I wondered what my favourite test tracks would sound like, so I made a (somewhat stupid, and a bit slow...) program to produce the difference between an MP3 and a WAV: https://github.com/tom-seddon/bin/blob/master/find_mp3_resid...

(Dependencies: python 2.7, lame, GNU make, mpg123, and (if you use FLAC files as input) flac. Tested on my Linux PC with LAME 64bits version 3.99.5 and mpg123 1.14.4 from the debian stable package repository. Run with -h to get some "help".)

It uses lame to compress and mpg123 to decompress, and I don't know if there's something special going on but the output WAVs always seem to have the same number of samples as the original. And they seem to be aligned - if you use this program you'll find that the difference between WAV and 128kbps MP3 is somewhat noisy, but WAV vs 320kbps MP3 is pretty much silent.

(Or maybe you'll find something totally different! Who knows. I only tested this on my system.)

Neat, thanks for running the experiment to see how differing MP3 encoder settings affect the lost portion. This explains why 320kbps is generally accepted amongst DJs, as any loss is significantly less than that caused by the club sound system :P
I did a blind test when I was in my 20s, and while on a couple of tracks I could actually tell the difference between 320kbps and the original, I did have to concentrate. And I couldn't really have said that one was necessarily better than the other; the effect was as if one type of noise-y sound was being replaced with a subtly different type of sound with the same noise-y quality. Different, but overall the same.

Listening to the diff of one of those tracks today was interesting! All I can hear is the drums... and where the sound I'm thinking of plays, it sounds like rather quiet interference! But the drums as I recall sounded absolutely identical. Interesting that the ears can detect one thing but not the other.

(I didn't bother to re-run the full comparison, as I'm no longer in my 20s. One good (?) thing about getting old is that your hearing deteriorates, and issues such as this become moot. You can also afford the disk space to just compress everything at 320kbps. Then you don't have to worry about it, and it fits OK on your phone too.)

320kbps with highest quality setting is pretty much an industry standard now, and many DJs, myself included, make use of that.

As you've looked into this before, do you know what the similar difference is like for such professional-grade encoding?

(Note: no idea what mp3 encoder Audacity uses, and I'm sure the results will vary with encoder settings as well.)

I just fired up Audacity and generated a click track, with the first click at 1 second in. The exported 44.1k wav file, when loaded in Audacity, shows the click at exactly 44100 samples in.

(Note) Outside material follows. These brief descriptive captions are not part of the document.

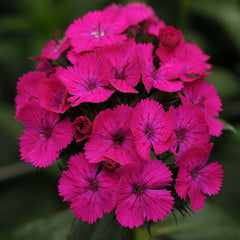 Dianthus Amazon Neon Purple F1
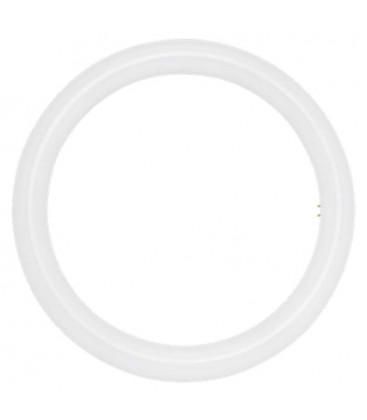 Tubo LED circular T9 11W de Roblan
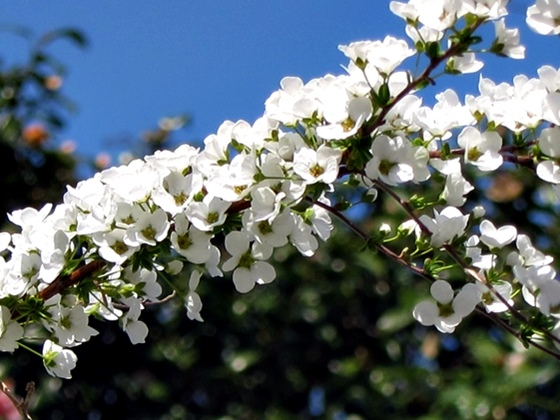 3月の花012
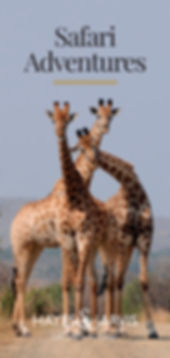 Hayes & Jarvis destination booklet - Safari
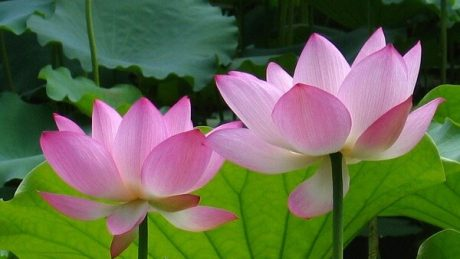 Ý nghĩa của hoa sen trong văn hóa của Việt Nam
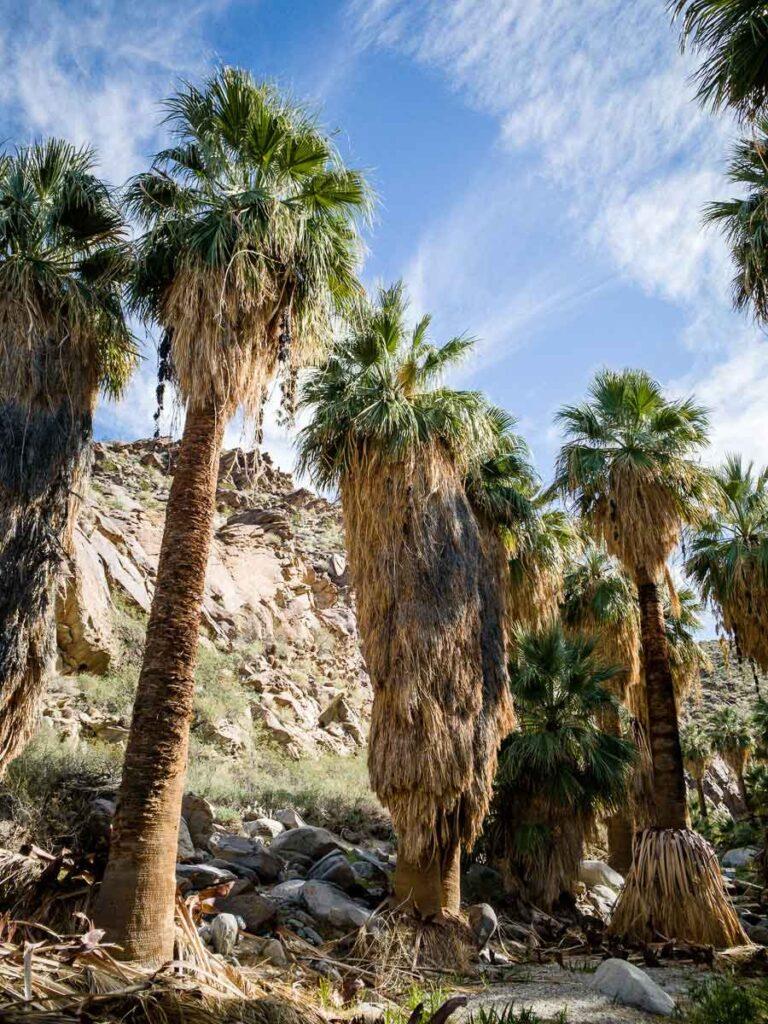 palm springs oasis hike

The exported mp3 file, when loaded, shows the click to be around 46357 samples in. (It's a bit hard to measure, because the encoded has smeared the pulse.) Somewhere between 51-52 ms late relative to the wav file.

Listening to the wav and mp3 ticks summed, the delay is obvious--they are not in sync at all. Adding 2257 samples of silence to the front end of the wav file puts them back in audible sync.

He is probably dealing with this, given that the audio piece is not just "tomsdiner.wav - timsdiner.mp3". There's a lot of processing happening after that:

----

Verse one finds the narrator in a bustling diner, making observations about her environment. The focus of this text is external to it's author, as opposed to later verses which exist in a more subjective, internal space. Using different settings to harvest the lost material, I was able to isolate both clear, pitched content and more ephemeral transient signals.

Using the python library headspace, and a reverb model of a small diner, I began to construct a virtual 3-d space. Beginning by fragmenting and scrambling the more transient material, I applied head related transfer functions to simulate the background conversation one might hear in a diner. Tracking the amplitude of the original melody in the verse, I applied a loose amplitude envelope to these signals. Thus, a remnant of the original vocal line comes through in its amplitude contour.

Having constructed this background, prominent pitches from the original melody appear and disappear, located variously in this virtual space. These ephemeral sounds hint at a familiar melody, playing with aural memory and imagination, a flickering apparition hovering at the border of consciousness.

----

- found near the bottom of http://theghostinthemp3.com/theghostinthemp3.html

That seems to me mean that the author composed new audio, and isn't presenting "wav minus mp3"
That would explain the phasing/flanging like sound which gives the ghost recording such an eerie feel
You could solve this automatically with time shifted convolution/correlation with the original signal.